= Anna Taskomakare =

Anna Taskomakare (circa 1480 – died after 1528), was a Swedish merchant craftswoman and estate owner. She belonged to the most successful burghers in Stockholm in the 1520s. The name 'Anna Taskomakare' means "Anna the Bagmaker". She belongs to the very first women merchants in Sweden of whom there are any significant amount of information.

The name of Anna's parents are unknown, but she was the sister of Simon Skräddare ("Simon the Tailor") and with him the heir of their parents, and born into the wealthy Stockholm burgher class: it is noted that her brother sold a stone house which had previously belonged to their parents in 1513.

On an unknown date, Anna married a burgher craftsman of bags, who is named as "Bag Maker" but whose first name cannot be clearly established.
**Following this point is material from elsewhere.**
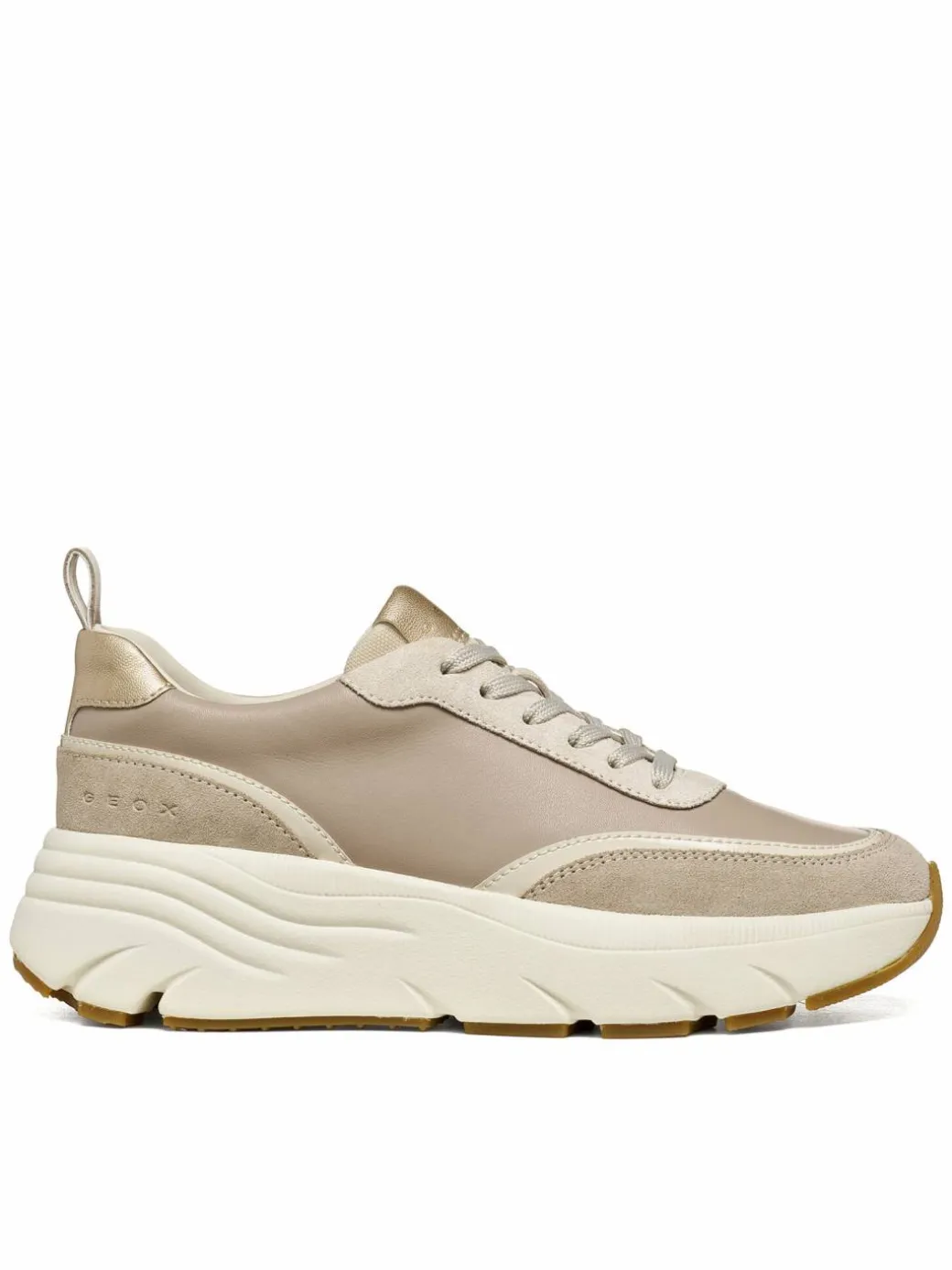 Sneakers D Diamanta D66UFA 09B22 C0084 Beige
It is clearly stated that both Anna's husband and brother were executed in the Stockholm Bloodbath of 1520.

As a widow, Anna became more visible in the official documents. As was not uncommon, she is stated to have been active in the profession of her spouse before his death, though it was first as a widow when she is formally recognized as a bag maker, taking over the workshop and permission to manufacture and sell bags and purses from her late spouse. Aside from this, she also shared the inheritance from her wealthy brother with his widow Margit Priwalk, which gave her the capital to a parallel career as an estate owner. She bought, renovated and enlarged houses in Stockholm and rented them out. Further, she traded in iron from Arboga and copper from Kopparberg. She is described as successful and wealthy.

In 1528, the king confiscated one of her shipments of copper and iron. As compensation, he gave her a stone house which had belonged to the religious organisation of Saint Catherine's Guild prior to the Swedish Reformation. This is the last documentation where she is mentioned, and the year of her death is unknown.